2. Alright, so I finally managed to find a solution which combines the best of both worlds basically hassle-free. The approach is basically the same as from the updated original code:

slope, intercept, r_value, p_value, std_err = stats.linregress(xi,y)

Instead of calculating the "line", I managed to solve my issues as explained above doing the following:

polynomial = np.poly1d([slope, intercept])
line = polynomial(xi)

plot(xi, line, 'r-', xi, y, 'o')
show()

And there you have it; a solution which also works when the coefficient is below 1! This also means, that you no longer have to use the "A" matrix as implemented in the original code; which doesn't seem to be used anyhow.

Thanks for the great work, to the original author!

12. Hi David, at the moment I'm using the implementation provided by sklearn, maybe you could find it helpful: http://scikit-learn.org/stable/auto_examples/linear_model/plot_ols.html#example-linear-model-plot-ols-py

13. This comment has been removed by a blog administrator.

14. How about a 2D linear regression ? Can you please suggest whats the easiest way to perform the same analysis on a 2D dataset ?

1. Hi Adviser, you could try the linear regression module provided by sklearn. You can find the link some comments above.

15. Is there an easy way to plot a regression line that would be based only part of the y data. For example plot the whole y but plot regression line only for:
[20.5, 21.5, 22, 23, 23, 25.5, 24]

1. It should be very simple, you create your shorter version of y and you apply the regression to this data. Then, you plot the regression line and the the points of the original data as showed in the post.

16. std_err is not standard deviation, but the error of the estimated slope!

17. Is it necessary to add "ones(9)"? I usually have just the independent variable x, and the dependent one y,... I don't know how, why and when should I add ones column to my independent var (x). regards

18. Just one more,... how to predict the new data set with my new set of points?

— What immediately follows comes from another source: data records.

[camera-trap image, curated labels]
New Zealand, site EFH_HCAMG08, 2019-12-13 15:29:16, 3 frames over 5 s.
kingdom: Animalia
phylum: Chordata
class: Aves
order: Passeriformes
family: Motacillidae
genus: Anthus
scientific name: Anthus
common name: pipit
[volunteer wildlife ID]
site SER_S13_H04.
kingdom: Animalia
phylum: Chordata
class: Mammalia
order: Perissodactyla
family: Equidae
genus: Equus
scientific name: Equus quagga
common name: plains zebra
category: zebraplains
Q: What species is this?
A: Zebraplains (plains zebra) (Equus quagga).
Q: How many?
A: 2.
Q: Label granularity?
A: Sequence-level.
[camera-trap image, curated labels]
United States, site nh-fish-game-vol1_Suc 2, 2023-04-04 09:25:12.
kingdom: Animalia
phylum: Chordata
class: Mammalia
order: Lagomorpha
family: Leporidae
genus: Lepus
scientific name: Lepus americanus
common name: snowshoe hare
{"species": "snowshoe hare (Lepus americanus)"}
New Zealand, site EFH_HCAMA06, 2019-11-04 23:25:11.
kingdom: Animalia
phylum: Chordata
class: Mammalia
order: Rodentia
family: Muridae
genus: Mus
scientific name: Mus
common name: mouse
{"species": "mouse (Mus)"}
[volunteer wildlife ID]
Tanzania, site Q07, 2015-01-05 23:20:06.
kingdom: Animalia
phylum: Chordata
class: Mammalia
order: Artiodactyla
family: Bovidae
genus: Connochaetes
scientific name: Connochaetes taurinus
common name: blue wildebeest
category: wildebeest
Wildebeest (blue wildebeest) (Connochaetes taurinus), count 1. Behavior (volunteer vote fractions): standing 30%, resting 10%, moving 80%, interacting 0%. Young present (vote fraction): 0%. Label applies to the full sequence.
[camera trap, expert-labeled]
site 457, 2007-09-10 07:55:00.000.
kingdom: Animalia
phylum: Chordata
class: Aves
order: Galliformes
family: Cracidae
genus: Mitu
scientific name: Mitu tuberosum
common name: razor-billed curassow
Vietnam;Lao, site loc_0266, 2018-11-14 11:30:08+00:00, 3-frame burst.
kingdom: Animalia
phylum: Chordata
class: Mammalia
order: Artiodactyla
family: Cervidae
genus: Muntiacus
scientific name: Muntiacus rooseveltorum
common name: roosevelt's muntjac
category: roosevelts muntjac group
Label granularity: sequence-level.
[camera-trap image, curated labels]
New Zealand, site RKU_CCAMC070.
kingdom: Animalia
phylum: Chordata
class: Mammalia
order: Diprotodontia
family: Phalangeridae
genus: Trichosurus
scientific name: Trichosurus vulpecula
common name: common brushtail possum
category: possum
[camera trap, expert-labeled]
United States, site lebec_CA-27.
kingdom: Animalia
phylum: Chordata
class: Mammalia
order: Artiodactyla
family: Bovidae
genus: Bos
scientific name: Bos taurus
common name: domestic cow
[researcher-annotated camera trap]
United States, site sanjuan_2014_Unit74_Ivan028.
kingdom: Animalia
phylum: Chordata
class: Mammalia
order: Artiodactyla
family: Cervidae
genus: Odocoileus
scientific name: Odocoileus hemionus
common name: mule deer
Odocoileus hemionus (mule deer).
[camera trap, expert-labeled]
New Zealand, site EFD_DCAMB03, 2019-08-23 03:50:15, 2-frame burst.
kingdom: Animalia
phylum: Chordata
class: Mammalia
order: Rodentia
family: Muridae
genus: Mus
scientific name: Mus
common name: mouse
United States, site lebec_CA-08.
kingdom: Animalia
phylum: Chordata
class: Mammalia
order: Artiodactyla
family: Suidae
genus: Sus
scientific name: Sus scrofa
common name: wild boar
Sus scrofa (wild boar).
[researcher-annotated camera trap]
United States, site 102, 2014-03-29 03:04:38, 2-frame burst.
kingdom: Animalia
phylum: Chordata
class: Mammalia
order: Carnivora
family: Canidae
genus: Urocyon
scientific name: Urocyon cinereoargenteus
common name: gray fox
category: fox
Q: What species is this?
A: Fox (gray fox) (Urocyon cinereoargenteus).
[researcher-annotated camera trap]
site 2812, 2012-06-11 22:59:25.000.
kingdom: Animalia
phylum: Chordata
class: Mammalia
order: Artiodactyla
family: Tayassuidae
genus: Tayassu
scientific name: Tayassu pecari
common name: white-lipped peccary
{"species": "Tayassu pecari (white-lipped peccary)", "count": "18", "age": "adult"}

Y use Xtrain and Y train, the model W=inv(Xtrain.T*Xtrain)*Xtrain.T*Ytrain , with np.dot, of course... so when predicting y use Ypred = Xvalid*W, ... but it's not working to me :(

1. Hi Javier, given your two questions I'd recommend you to check http://scikit-learn.org/stable/modules/generated/sklearn.linear_model.LinearRegression.html

This takes care of the "ones" and the prediction for you.